Should a small college or university be licensing their trademarks?
Trademark licensing is big business for big universities. The International Licensing Industry Merchandisers Association estimates collegiate licensing programs raked in $209 million in 2015.
Large universities with internationally recognized brands and large alumni bases—such as Notre Dame, the University of Texas at Austin and Florida State University—top the list of highest licensing revenue earners.
These universities have entire offices dedicated to managing licensee relationships, reviewing merchandise samples and artwork, negotiating contracts, and collecting royalties.
Is it worth the time to operate a trademark licensing program, even if the revenue potential is far less than that of a school like University of Michigan? At Meredith College, with 2,000 students and 22,000 alumni, we decided the answer is “yes.”
First, we saw an opportunity to gain control over how our college name was used in the marketplace. Many Meredith T-shirts, mugs, notebooks and the like were being produced annually. Without a licensing program, we didn’t have a strong mechanism in place to ensure the college’s name, logo and other marks were being used appropriately.
Second, we wanted to diversify our revenue sources. Finally, we were beginning a new branding campaign, and wanted to increase our visibility.
Before you begin
We started our trademark licensing program a little over five years ago. We’ve learned several lessons along the way to help other institutions decide whether to start a program:
1. Be prepared for upfront costs. These can include legal fees for reviewing trademark agreements and for guidance on federally registering certain phrases associated with your institution. The upfront costs we incurred were less than $5,000 and we earned them back within the first full year of the program.

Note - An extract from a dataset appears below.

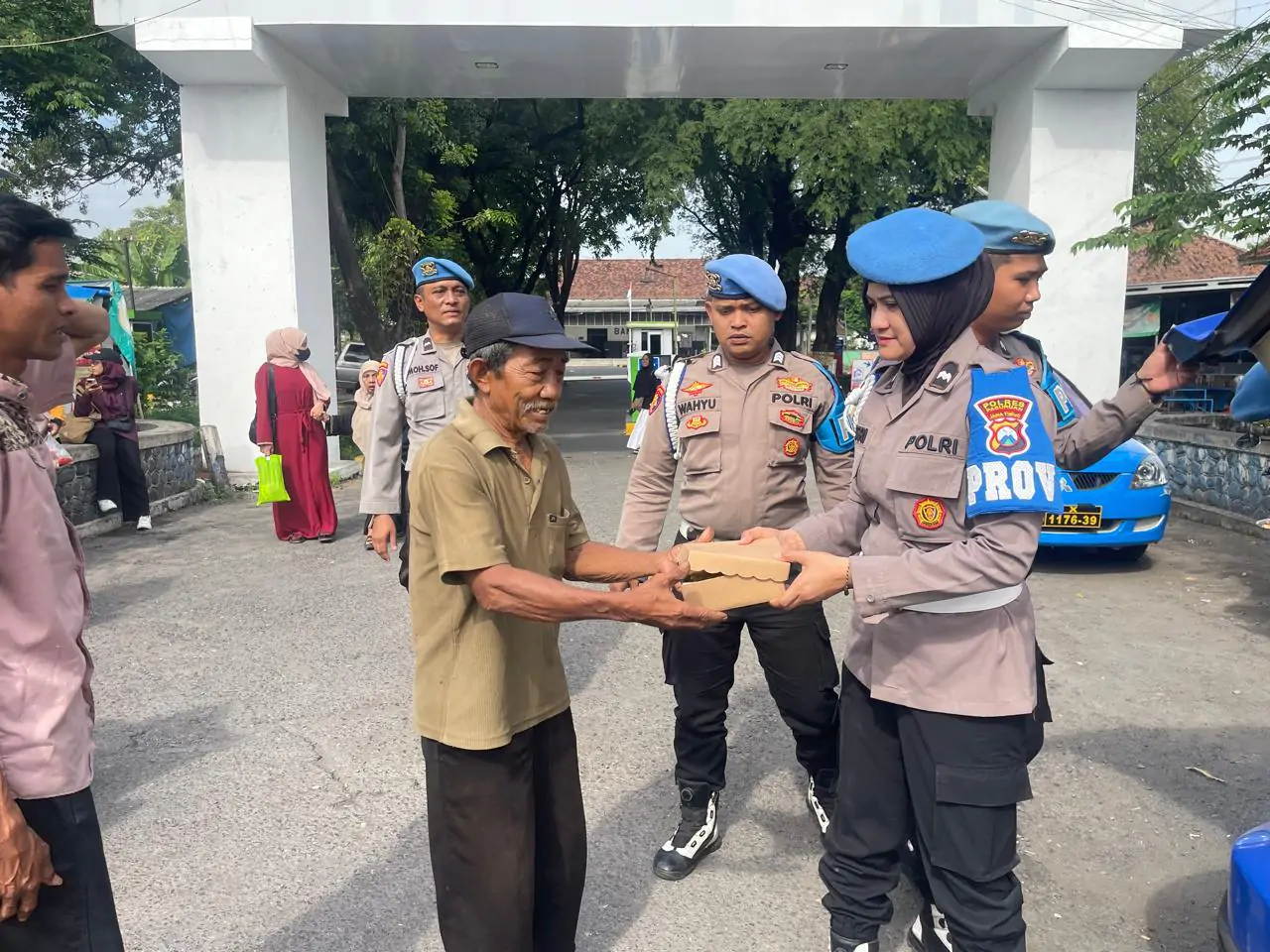 Propam Polres Pasuruan Gelar Baksos Pembagian Nasi Kotak Jelang Hari Bhayangkara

2. Develop a policy to guide your efforts. Determine what kinds of items your institution does and does not want associated with its name.

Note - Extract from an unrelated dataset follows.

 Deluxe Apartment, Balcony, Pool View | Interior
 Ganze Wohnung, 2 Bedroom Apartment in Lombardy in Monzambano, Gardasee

Will you allow your institutional marks to be used on alcohol-related products? Is your institution willing to assume the risk associated with being licensed on consumables? Are there any institutional symbols, such as the official seal, that will be licensed only on certain items?
3. Consider partnering with a licensing group. There are firms, such as Learfield Licensing Partners or the Collegiate Licensing Company, that specialize in managing college and university licensing programs in exchange for a share of the royalty revenue.
Partnering with such companies gives your college or university access to a broader network of potential licensees and to a team committed to enforcing compliance on your behalf.
4. Build a network of experienced licensing pros. The higher education licensing community, particularly the International Collegiate Licensing Association, is a great resource.
Members of the association helped answer the unforeseen questions we encountered, and the head of the licensing program for a major nearby university has also proved to be an invaluable resource.
5. Explain the benefits. There will be a lot of uncertainty about a licensing program. Helping your campus community understand how it will benefit from the college’s brand being used correctly, how the process works, why it doesn’t affect retail prices and how the money from the program will be used, will go a long way in easing these fears.
Returns on investment
Although it is unlikely that Meredith College will replace Notre Dame or the University of Texas at Austin as a top licensing revenue earner in the near future, the benefits to our institution for a trademark licensing program far exceed the costs.
Our licensing program, which is one of our fastest-growing sources of revenue, has netted more than $140,000 since it was created. Other institutions should consider launching—or expanding—their trademark licensing programs.
Kristi Eaves-McLennan is executive director of marketing for Meredith College in Raleigh, North Carolina.